Dataset rows
◆ ◆ ◆ ◆
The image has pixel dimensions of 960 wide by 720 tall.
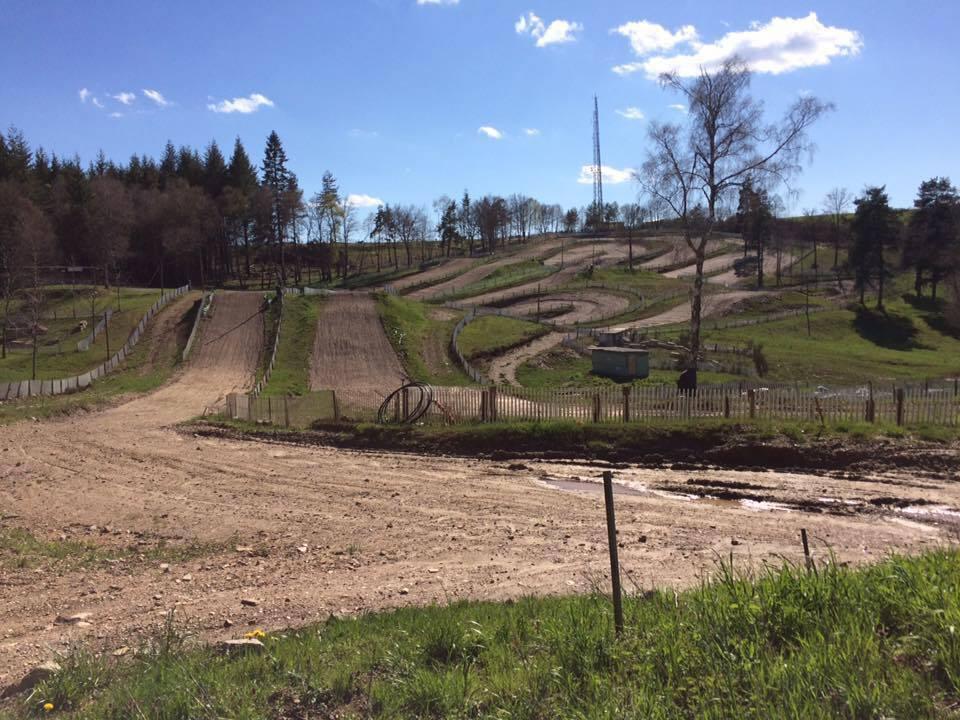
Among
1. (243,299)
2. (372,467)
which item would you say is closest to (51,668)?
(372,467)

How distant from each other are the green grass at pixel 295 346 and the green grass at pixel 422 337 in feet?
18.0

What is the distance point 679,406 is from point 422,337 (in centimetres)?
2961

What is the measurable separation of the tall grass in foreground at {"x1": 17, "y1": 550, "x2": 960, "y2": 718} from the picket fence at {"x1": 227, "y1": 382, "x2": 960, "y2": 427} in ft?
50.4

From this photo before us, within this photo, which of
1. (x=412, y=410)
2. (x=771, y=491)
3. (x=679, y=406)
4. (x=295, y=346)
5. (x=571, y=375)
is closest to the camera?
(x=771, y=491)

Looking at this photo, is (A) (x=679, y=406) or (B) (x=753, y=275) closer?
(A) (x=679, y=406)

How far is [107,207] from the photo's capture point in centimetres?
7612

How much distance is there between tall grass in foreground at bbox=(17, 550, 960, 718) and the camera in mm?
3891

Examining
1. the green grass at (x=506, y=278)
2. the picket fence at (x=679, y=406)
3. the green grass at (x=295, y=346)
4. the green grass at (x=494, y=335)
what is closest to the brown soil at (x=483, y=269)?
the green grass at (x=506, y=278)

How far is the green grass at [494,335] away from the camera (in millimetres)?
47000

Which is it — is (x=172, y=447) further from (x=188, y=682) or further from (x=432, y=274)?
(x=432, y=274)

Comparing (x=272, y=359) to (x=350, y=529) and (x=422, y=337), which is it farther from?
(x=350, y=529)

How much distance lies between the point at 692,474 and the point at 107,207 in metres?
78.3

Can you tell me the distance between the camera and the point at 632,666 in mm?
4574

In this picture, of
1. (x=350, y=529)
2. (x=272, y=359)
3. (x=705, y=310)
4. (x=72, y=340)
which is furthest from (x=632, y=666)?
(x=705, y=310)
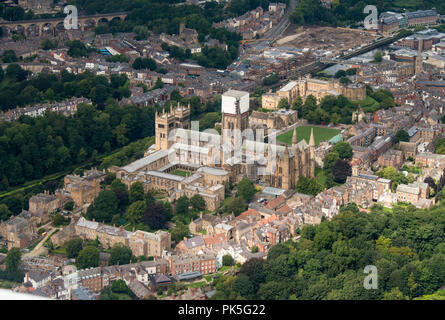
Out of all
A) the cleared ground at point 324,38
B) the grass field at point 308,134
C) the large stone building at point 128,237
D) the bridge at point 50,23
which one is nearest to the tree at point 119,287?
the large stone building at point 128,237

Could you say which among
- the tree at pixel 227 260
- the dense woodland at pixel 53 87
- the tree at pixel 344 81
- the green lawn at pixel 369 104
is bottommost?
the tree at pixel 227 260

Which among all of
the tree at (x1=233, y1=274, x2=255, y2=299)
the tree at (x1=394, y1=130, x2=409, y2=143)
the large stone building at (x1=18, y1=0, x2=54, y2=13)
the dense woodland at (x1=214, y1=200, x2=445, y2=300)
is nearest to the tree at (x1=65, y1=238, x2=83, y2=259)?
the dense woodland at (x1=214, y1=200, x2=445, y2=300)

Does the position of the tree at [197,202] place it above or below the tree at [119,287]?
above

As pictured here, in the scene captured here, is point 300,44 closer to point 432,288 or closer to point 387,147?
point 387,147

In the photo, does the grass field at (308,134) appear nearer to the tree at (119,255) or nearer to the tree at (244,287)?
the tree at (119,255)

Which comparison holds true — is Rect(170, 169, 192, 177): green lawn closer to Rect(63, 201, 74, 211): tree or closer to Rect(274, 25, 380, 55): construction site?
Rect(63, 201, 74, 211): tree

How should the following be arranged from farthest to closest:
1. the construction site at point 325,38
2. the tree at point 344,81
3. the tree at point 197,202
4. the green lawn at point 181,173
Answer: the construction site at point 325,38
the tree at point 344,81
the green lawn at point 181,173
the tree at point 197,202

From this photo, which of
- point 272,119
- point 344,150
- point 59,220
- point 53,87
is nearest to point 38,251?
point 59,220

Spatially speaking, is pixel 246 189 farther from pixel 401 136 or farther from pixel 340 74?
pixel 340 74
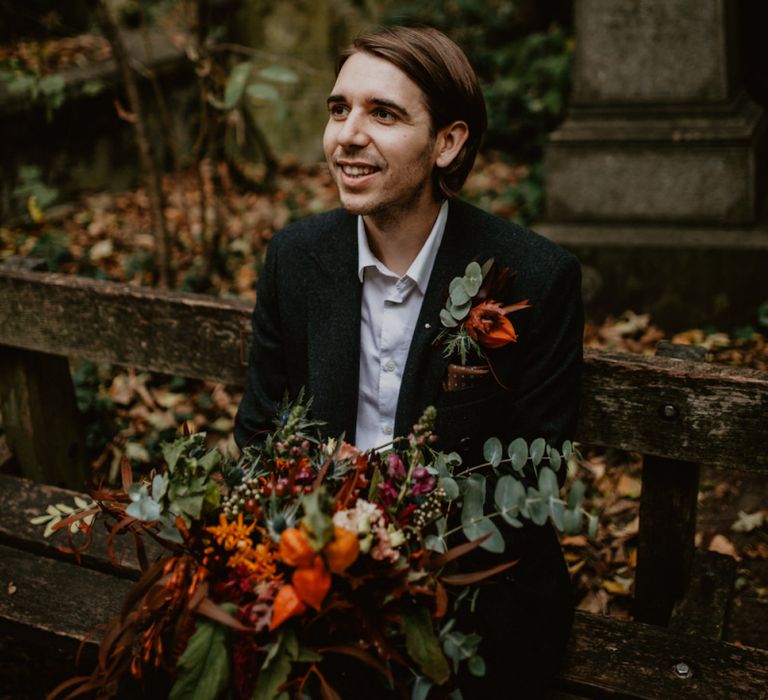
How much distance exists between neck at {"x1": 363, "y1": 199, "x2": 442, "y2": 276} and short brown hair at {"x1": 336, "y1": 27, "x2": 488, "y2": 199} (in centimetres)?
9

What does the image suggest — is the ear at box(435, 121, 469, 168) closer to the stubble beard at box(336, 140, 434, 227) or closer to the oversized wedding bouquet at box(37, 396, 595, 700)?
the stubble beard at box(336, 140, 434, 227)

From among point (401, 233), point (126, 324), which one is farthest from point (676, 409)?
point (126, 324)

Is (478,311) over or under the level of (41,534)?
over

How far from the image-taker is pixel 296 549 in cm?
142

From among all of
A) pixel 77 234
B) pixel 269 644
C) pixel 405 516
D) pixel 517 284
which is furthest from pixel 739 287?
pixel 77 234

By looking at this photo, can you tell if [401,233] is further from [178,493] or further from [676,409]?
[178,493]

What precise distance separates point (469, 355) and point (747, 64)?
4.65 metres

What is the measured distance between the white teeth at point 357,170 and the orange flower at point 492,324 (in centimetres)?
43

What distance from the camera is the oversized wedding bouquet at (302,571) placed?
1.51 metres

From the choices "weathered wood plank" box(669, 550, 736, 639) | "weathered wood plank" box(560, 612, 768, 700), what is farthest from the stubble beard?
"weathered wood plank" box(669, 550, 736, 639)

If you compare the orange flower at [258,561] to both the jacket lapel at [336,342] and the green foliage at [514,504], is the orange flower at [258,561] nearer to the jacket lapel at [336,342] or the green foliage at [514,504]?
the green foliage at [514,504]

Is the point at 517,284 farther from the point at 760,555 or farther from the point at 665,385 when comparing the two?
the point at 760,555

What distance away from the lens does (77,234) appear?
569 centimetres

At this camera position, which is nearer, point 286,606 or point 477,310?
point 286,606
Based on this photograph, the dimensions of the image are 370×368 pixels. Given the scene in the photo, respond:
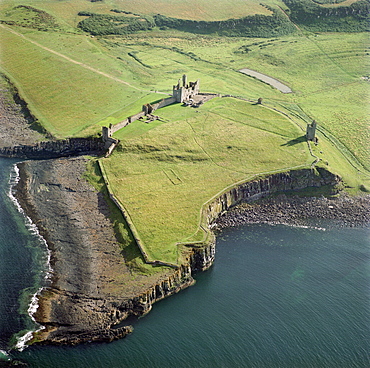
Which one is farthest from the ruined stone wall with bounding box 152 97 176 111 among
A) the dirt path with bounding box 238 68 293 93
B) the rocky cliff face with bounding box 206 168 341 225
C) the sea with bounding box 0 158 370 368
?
◆ ◆ ◆ ◆
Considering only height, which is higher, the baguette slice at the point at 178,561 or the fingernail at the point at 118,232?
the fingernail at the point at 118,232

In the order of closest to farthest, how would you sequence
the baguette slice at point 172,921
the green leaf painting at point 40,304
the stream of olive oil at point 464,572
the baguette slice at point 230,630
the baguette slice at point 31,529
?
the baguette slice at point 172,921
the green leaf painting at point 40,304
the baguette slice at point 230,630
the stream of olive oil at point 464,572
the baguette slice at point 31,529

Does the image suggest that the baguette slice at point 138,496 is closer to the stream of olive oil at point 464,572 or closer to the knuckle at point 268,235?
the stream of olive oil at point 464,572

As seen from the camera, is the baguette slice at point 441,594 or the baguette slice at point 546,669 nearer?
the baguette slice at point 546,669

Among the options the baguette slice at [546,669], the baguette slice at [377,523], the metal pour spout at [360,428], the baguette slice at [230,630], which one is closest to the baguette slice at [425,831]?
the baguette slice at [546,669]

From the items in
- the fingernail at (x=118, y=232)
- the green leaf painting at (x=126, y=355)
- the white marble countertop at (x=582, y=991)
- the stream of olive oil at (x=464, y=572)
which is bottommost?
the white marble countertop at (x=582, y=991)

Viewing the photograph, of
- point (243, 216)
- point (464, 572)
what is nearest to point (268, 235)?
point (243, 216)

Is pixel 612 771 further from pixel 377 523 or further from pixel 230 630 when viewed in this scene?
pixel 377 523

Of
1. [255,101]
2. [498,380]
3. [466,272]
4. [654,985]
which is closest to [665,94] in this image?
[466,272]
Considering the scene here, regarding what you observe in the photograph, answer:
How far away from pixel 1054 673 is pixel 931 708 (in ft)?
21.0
◆ ◆ ◆ ◆
PROBLEM:
Give the part of the rows above that opens with the line containing "What does the" and closes with the line containing "569 centimetres" as a numbered list, including both of those lines and omitting blank lines.

SOLUTION TO THIS EXERCISE:
1. What does the image suggest — is the ear at box(435, 121, 469, 168) closer to the stubble beard at box(336, 140, 434, 227) or closer to the oversized wedding bouquet at box(37, 396, 595, 700)?
2. the stubble beard at box(336, 140, 434, 227)
3. From among point (401, 233), point (126, 324), which one is farthest from point (676, 409)?
4. point (126, 324)
5. Is (478,311) over or under the level of (41,534)?
6. over
7. How far from the image-taker is pixel 296 549 in cm?
8. 142
9. From among all of
10. A) pixel 77 234
11. B) pixel 269 644
12. C) pixel 405 516
13. D) pixel 517 284
14. which is furthest from pixel 739 287?
15. pixel 77 234
16. By looking at this photo, can you tell if [401,233] is further from [178,493] or further from [676,409]?
17. [178,493]
18. What precise distance separates point (469, 355) and point (747, 64)?
19. 4.65 metres
20. What is the measured distance between the white teeth at point 357,170 and the orange flower at point 492,324 (in centimetres)?
21. 43
22. What distance from the camera is the oversized wedding bouquet at (302,571) placed?
23. 1.51 metres
24. From the choices "weathered wood plank" box(669, 550, 736, 639) | "weathered wood plank" box(560, 612, 768, 700), what is farthest from the stubble beard?
25. "weathered wood plank" box(669, 550, 736, 639)
26. If you compare the orange flower at [258,561] to both the jacket lapel at [336,342] and the green foliage at [514,504], is the orange flower at [258,561] nearer to the jacket lapel at [336,342] or the green foliage at [514,504]?
27. the green foliage at [514,504]
28. Is the point at 517,284 farther from the point at 760,555 or farther from the point at 665,385 when comparing the two?
29. the point at 760,555
30. What distance away from the lens does (77,234) appear?
31. 569 centimetres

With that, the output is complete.